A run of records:
-- Begin --

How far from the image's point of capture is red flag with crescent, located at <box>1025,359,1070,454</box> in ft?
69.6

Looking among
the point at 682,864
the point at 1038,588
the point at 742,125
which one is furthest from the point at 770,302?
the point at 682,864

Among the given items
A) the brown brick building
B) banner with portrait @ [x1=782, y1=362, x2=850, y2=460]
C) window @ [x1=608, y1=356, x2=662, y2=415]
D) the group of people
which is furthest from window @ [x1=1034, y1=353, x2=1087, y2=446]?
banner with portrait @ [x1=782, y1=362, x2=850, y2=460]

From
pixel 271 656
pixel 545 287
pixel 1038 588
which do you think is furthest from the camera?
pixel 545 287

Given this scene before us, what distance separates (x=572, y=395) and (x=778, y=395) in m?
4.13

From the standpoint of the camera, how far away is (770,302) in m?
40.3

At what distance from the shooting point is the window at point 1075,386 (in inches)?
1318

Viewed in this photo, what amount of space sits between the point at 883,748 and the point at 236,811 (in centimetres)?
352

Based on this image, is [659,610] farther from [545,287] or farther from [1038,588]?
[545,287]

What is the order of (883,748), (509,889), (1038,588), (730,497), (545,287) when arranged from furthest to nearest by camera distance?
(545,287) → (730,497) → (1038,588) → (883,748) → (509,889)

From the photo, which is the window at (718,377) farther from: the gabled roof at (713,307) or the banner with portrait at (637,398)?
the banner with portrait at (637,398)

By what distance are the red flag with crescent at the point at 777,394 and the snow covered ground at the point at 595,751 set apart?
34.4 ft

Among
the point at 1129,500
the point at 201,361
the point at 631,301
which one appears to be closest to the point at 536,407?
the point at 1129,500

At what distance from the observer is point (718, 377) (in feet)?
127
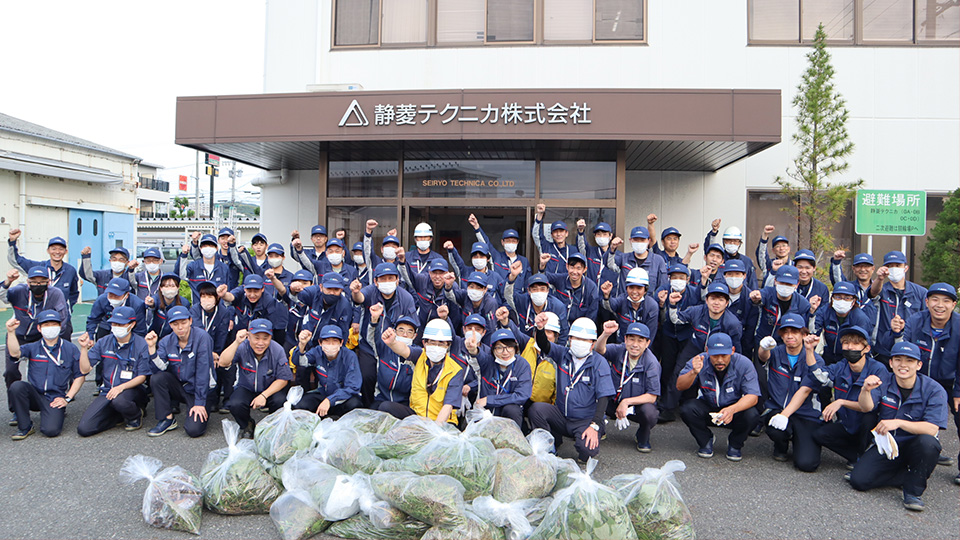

-- End --

Express the stretch from the line containing "Viewed in this" through the end of the data as a JSON list of strings, one string per line, with blank lines omitted. Leave the pictures out of the answer.

[
  "Viewed in this photo, what amount of space sits between the point at 883,748 and the point at 236,811 (in centimetres)?",
  "352",
  "Based on this image, is [659,610] farther from [545,287] or farther from [1038,588]?",
  "[545,287]",
  "What is the order of (883,748), (509,889), (1038,588), (730,497), (545,287) when arranged from furthest to nearest by camera distance?",
  "(545,287) → (730,497) → (1038,588) → (883,748) → (509,889)",
  "From the photo, which is the window at (718,377) farther from: the gabled roof at (713,307) or the banner with portrait at (637,398)?",
  "the banner with portrait at (637,398)",
  "By what distance are the red flag with crescent at the point at 777,394 and the snow covered ground at the point at 595,751 set apart?",
  "34.4 ft",
  "Among",
  "the point at 1129,500",
  "the point at 201,361",
  "the point at 631,301",
  "which one appears to be closest to the point at 536,407?",
  "the point at 1129,500",
  "At what distance from the observer is point (718, 377) (in feet)?",
  "127"
]